Pfizer Vaccine for Kids Under 5 Edging Towards Approval in Australia

By Daniel Y. Teng
Daniel Y. Teng
Daniel Y. Teng
Writer
Daniel Y. Teng is based in Sydney. He focuses on national affairs including federal politics, COVID-19 response, and Australia-China relations. Got a tip? Contact him at daniel.teng@epochtimes.com.au.
June 30, 2022 Updated: June 30, 2022

Australia is close to approving COVID-19 vaccinations for children aged between six months to five years after the Therapeutic Goods Administration (TGA) granted provisional determination to Pfizer.

This will be the first step to gaining registration on the Register of Therapeutic Goods for Pfizer, along with Moderna’s SpikeVax.

“Approval and potential supply in Australia would only commence should the vaccine be approved as safe and effective by the TGA and recommended for administration to this age group by the [Australian Technical Advisory Group on Immunisation],” according to a statement from the TGA.

“It does not mean an application for use in this age group has been made, and it does not mean any subsequent application would be approved.”

The body said it would carry out a “rigorous assessment” of the safety and efficacy of the vaccine.

Currently, the Pfizer vaccine has only been approved for Australian children aged five and over.

Australia Adjusting to New COVID-Normal

The country is on track to record its 10,000th death from COVID-19, with the current death toll at 9,886.

Health authorities are also concerned that the winter season could see Australians catch the virus a second time.

Dr.

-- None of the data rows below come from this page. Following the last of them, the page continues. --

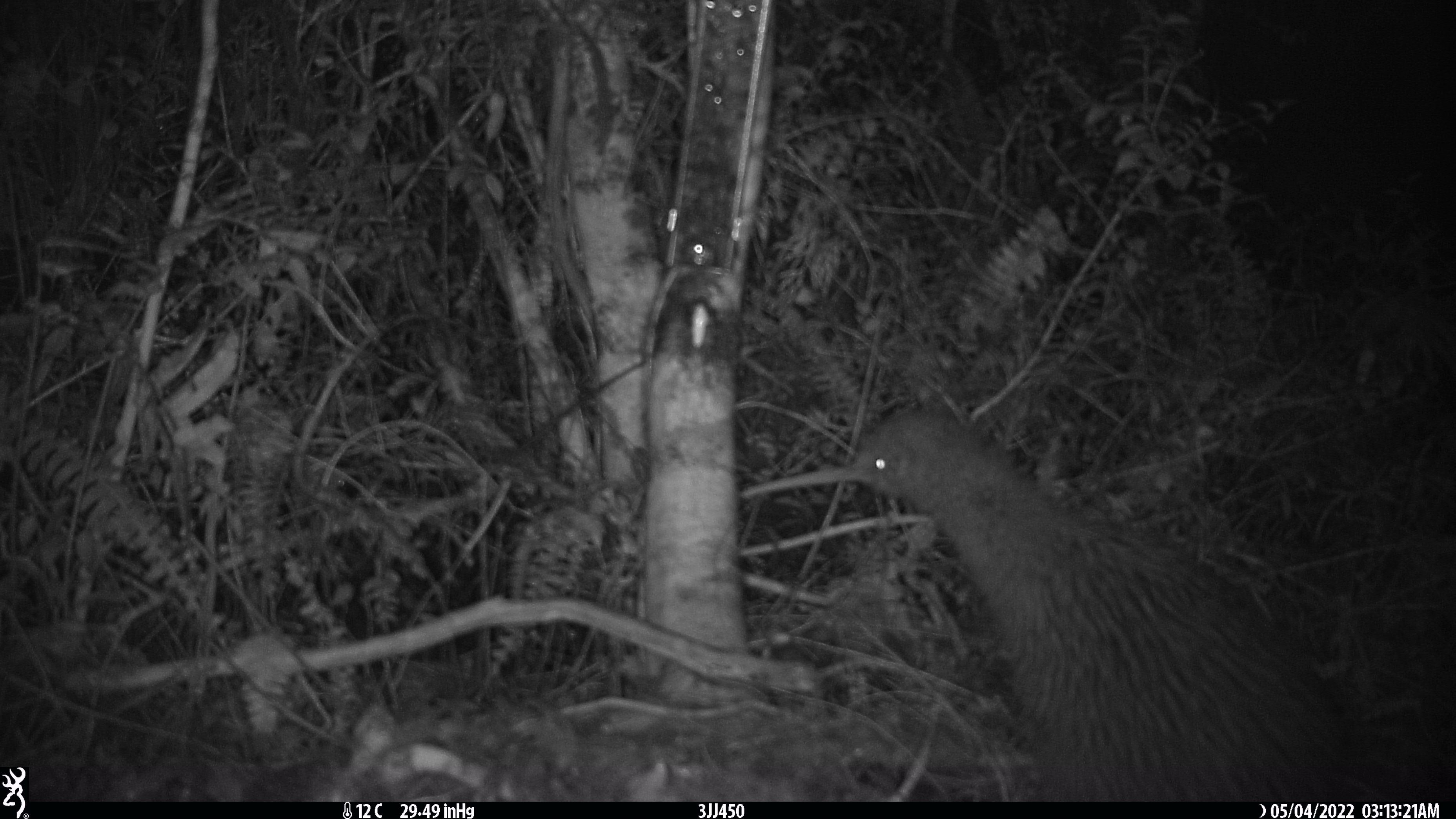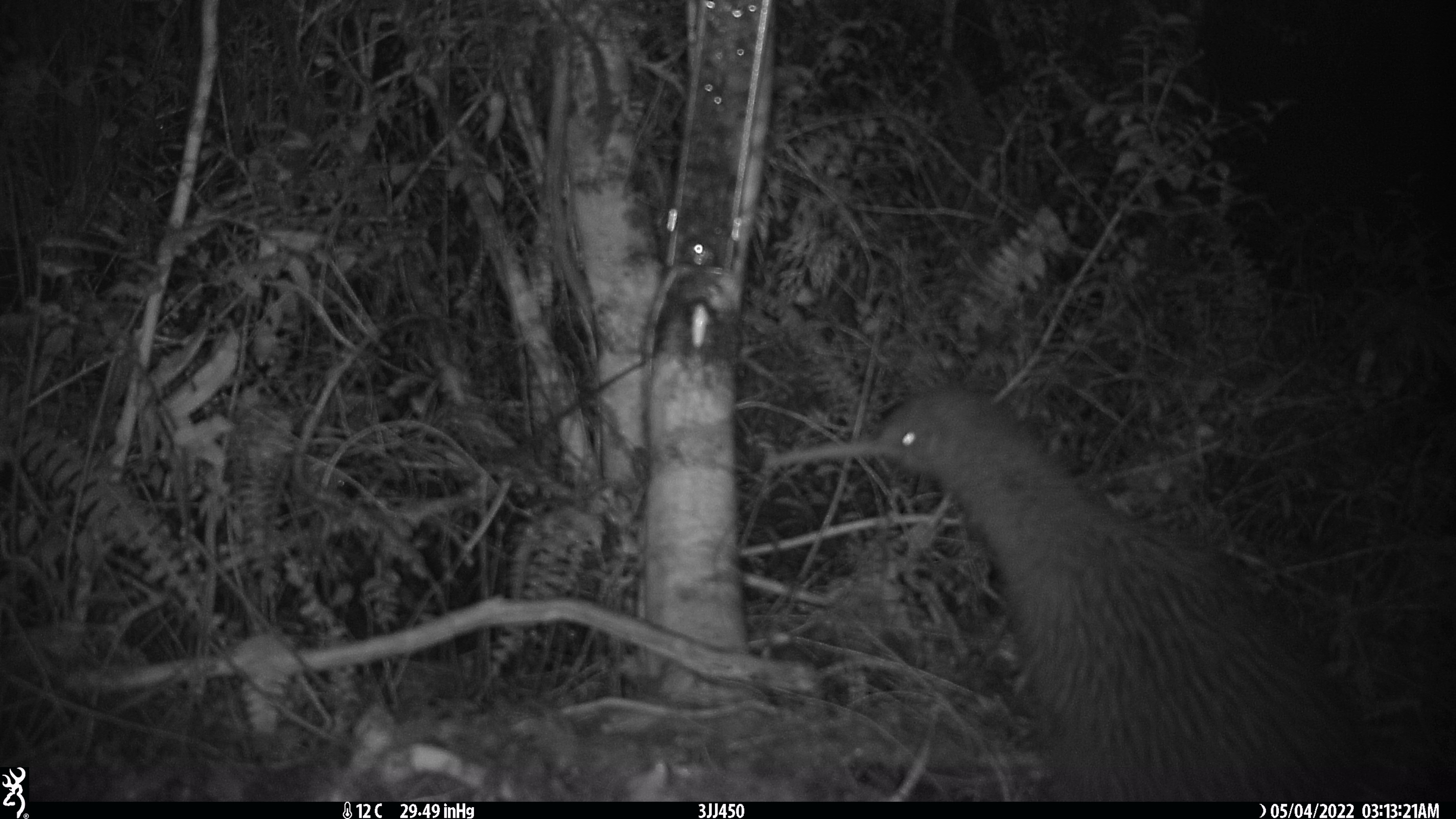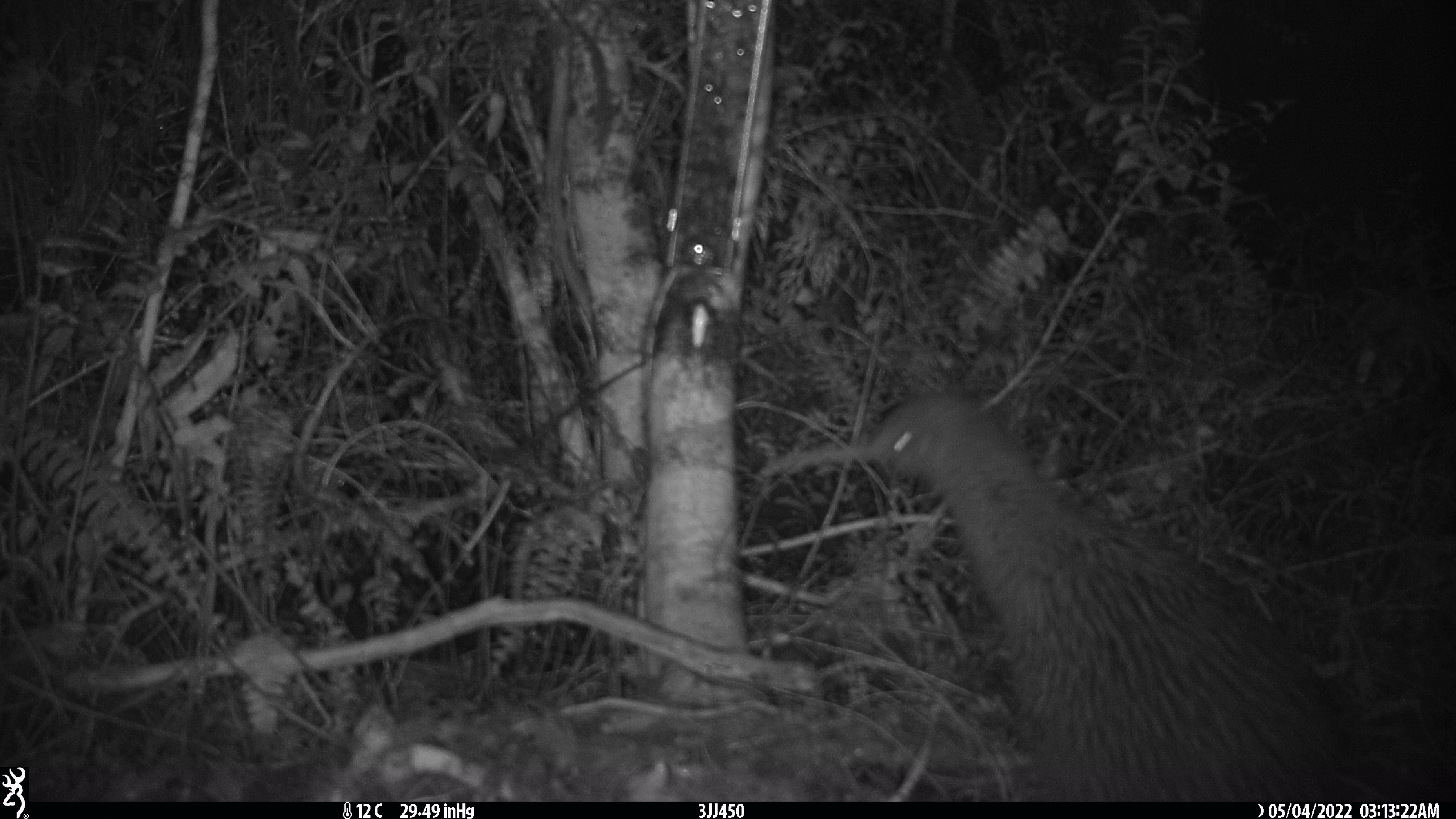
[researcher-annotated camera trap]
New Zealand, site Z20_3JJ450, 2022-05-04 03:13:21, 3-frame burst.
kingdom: Animalia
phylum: Chordata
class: Aves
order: Apterygiformes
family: Apterygidae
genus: Apteryx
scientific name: Apteryx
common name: kiwi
Kiwi (Apteryx).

Kerry Chant, the chief health officer of New South Wales, said there was no evidence that new sub-variants of COVID-19 could lead to severe illness, but there was “evidence that they are better at evading the body’s immunity.”

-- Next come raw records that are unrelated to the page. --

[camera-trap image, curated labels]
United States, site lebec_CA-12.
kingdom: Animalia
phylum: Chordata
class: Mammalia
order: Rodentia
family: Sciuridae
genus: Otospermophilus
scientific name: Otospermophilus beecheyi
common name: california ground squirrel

“So it is vital that anyone who is eligible for a booster dose who hasn’t yet received it does so as soon as possible,” she said in comments obtained by AAP.

While the state government of Queensland has discarded vaccine mandates in several industries including hospitals, aged care facilities, prisons, schools, and disability accommodation.

“As we move to the next stage of the pandemic, we will be adjusting our approach in relation to mandatory vaccinations,” according to Yvette D’Ath, the Queensland health minister, in a press release.

While the Northern Territory government will soon close its Howard Springs quarantine facility.

The Howard Springs quarantine camp, also known as the Centre for National Resilience, is Australia’s largest quarantine facility and attracted international controversy when an Australian woman described her time there like being “in prison,” according to an interview with British news site UnHerd.